I was going to treat this like the only thing it was.
A job.
---
### The Message
At 10:23 PM, a notification appeared in my game inbox.
I almost missed it — I was already half-undocked from the dive chair, eyes adjusting to the real world. But the chip kept the HUD active for thirty seconds post-logout, a quirk I'd noticed and catalogued.
The message was in-game mail.
Sender: **[SYSTEM]**
Which was normal — system messages came from that tag.
Except the sender field, when my corrupted UI rendered it, showed a second line underneath:
**[ SYSTEM — {PROXY_SENDER: UNKNOWN_PROCESS_0x77} ]**
The Unknown Process had sent me mail.
I sat very still in the dive chair.
I opened it.
The message body was three lines:
*You see the seams.*
*Most do not.*
*Be careful what you pull.*
No signature. No quest marker. No follow-up prompt.
Just those three lines, sent from something that lived inside the game's server and had been watching me since the tutorial meadow.

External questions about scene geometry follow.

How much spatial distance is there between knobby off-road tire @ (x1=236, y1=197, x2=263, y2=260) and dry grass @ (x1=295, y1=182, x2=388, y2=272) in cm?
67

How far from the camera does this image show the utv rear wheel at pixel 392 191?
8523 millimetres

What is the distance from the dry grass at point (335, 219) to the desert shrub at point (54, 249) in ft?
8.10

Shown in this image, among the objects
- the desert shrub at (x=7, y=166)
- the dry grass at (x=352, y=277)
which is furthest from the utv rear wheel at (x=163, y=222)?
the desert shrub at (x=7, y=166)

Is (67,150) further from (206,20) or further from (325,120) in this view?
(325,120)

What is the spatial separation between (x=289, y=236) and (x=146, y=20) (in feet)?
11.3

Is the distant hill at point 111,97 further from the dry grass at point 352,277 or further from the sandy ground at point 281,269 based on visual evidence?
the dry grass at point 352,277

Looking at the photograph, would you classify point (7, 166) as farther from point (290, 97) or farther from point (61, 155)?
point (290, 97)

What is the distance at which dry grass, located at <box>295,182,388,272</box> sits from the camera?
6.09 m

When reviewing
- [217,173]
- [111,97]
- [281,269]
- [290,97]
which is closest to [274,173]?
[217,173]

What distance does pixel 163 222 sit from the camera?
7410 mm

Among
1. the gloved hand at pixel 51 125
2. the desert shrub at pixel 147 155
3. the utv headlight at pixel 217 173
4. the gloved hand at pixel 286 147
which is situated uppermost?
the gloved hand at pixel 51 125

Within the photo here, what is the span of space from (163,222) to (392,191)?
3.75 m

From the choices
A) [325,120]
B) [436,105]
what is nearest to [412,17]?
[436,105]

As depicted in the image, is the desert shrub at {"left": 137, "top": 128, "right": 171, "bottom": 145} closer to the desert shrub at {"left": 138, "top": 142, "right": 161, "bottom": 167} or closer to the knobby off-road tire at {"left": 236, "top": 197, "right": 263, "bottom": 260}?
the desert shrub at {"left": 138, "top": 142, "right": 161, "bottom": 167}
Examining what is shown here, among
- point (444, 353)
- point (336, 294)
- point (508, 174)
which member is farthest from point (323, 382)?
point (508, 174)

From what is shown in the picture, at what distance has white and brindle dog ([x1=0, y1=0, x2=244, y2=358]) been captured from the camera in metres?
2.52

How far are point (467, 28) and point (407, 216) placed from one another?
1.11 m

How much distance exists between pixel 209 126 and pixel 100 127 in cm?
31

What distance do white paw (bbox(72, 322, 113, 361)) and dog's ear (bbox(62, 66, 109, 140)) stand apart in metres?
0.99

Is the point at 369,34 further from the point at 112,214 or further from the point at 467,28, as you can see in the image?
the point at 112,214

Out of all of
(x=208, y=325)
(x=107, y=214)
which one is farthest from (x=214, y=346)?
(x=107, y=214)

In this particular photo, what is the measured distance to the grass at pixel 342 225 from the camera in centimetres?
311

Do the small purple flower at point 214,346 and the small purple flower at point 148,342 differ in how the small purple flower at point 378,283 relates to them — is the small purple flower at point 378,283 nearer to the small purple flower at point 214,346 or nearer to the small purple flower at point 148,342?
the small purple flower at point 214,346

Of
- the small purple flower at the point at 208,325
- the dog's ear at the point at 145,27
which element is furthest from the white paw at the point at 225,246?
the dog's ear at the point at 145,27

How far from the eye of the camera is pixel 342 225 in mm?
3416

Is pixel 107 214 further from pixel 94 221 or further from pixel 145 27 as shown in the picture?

The chip pulsed once, warm, behind my ear.
I closed the message.
I sat in the dark for a long moment, listening to my refrigerator negotiate with death.
Then I opened the spreadsheet again.
The message was a variable I couldn't quantify yet. Unquantifiable variables got logged and parked until more data arrived.
I added a new column: *UNKNOWN PROCESS — ACTIVITY LOG.*
First entry: *Sent mail. Cryptic. Non-hostile (probable). Monitoring continues.*
I saved the file.
Be careful what you pull.
I thought about the Ring of ???, still on my finger, still running a passive I couldn't identify.
I thought about the 16,000 marketplace listings with hidden tags.
I thought about the developer named Mitsuki, somewhere in the real world, reading server logs about a player whose level was mathematically undefined.
I set an alarm for 7 AM.
Tomorrow I would find more broken items.
The seams weren't going to pull themselves.